SOURCE TEXT: Begin

Subject: Re: [PATCH] ext4: fix a big-endian bug when an extent is zeroed out

Hello Ted,

----- Original Message -----
> From: "Theodore Ts'o" <[email protected]>
> To: "Eric Whitney" <[email protected]>
> Cc: "Dmitry Monakhov" <[email protected]>, "Christian Kujau" <[email protected]>, "CAI Qian"
> <[email protected]>, "LKML" <[email protected]>, "linux-s390" <[email protected]>, "Steve Best"
> <[email protected]>, [email protected]
> Sent: Wednesday, April 3, 2013 10:41:14 PM
> Subject: Re: [PATCH] ext4: fix a big-endian bug when an extent is zeroed out
>
> On Wed, Apr 03, 2013 at 10:34:06AM -0400, Eric Whitney wrote:
> >
> > The TI OMAP4 processor on my Pandaboard test system is little endian.

SOURCE TEXT: End

REQUIRED ACTION:
Write out the part of the ext4 patch reply between "----- Original Message" and "is little endian.", inclusive, word for word.

PROVIDED DATA: Begin

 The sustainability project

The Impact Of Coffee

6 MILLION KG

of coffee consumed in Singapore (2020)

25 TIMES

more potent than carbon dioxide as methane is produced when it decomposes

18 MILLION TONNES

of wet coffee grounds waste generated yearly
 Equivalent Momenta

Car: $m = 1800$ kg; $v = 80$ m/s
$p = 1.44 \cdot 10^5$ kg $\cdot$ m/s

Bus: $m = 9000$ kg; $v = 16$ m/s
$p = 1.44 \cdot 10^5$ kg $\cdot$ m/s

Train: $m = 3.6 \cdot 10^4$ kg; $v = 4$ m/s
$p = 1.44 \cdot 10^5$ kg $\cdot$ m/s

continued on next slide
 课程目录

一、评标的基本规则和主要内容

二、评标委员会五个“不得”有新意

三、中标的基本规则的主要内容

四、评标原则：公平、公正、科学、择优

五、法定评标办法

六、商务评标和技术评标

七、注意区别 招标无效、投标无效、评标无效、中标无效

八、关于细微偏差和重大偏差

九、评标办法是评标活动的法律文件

PROVIDED DATA: End
PROVIDED DATA: Begin

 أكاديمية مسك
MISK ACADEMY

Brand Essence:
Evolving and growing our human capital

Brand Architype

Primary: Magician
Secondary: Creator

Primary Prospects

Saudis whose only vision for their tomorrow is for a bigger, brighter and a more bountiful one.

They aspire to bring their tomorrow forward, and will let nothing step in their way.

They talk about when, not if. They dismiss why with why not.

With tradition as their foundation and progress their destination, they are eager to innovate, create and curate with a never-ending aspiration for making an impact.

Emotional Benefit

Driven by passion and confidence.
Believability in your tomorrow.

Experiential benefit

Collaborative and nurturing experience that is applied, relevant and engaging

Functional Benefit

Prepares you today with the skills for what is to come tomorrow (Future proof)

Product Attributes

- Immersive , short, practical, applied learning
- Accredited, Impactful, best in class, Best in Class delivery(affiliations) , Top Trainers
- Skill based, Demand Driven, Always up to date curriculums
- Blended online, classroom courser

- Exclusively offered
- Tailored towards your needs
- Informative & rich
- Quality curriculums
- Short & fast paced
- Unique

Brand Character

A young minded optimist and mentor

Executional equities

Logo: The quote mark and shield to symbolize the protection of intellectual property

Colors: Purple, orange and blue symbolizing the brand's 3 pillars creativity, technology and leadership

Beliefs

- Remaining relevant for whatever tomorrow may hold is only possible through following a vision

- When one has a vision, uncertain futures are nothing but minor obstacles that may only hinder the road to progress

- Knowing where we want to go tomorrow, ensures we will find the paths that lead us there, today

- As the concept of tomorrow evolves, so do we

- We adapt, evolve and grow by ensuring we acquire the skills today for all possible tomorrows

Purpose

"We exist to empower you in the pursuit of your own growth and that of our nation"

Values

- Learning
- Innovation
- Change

PROVIDED DATA: End

SOLUTION FOR THIS EXERCISE:
----- Original Message -----
> From: "Theodore Ts'o" <[email protected]>
> To: "Eric Whitney" <[email protected]>
> Cc: "Dmitry Monakhov" <[email protected]>, "Christian Kujau" <[email protected]>, "CAI Qian"
> <[email protected]>, "LKML" <[email protected]>, "linux-s390" <[email protected]>, "Steve Best"
> <[email protected]>, [email protected]
> Sent: Wednesday, April 3, 2013 10:41:14 PM
> Subject: Re: [PATCH] ext4: fix a big-endian bug when an extent is zeroed out
>
> On Wed, Apr 03, 2013 at 10:34:06AM -0400, Eric Whitney wrote:
> >
> > The TI OMAP4 processor on my Pandaboard test system is little endian.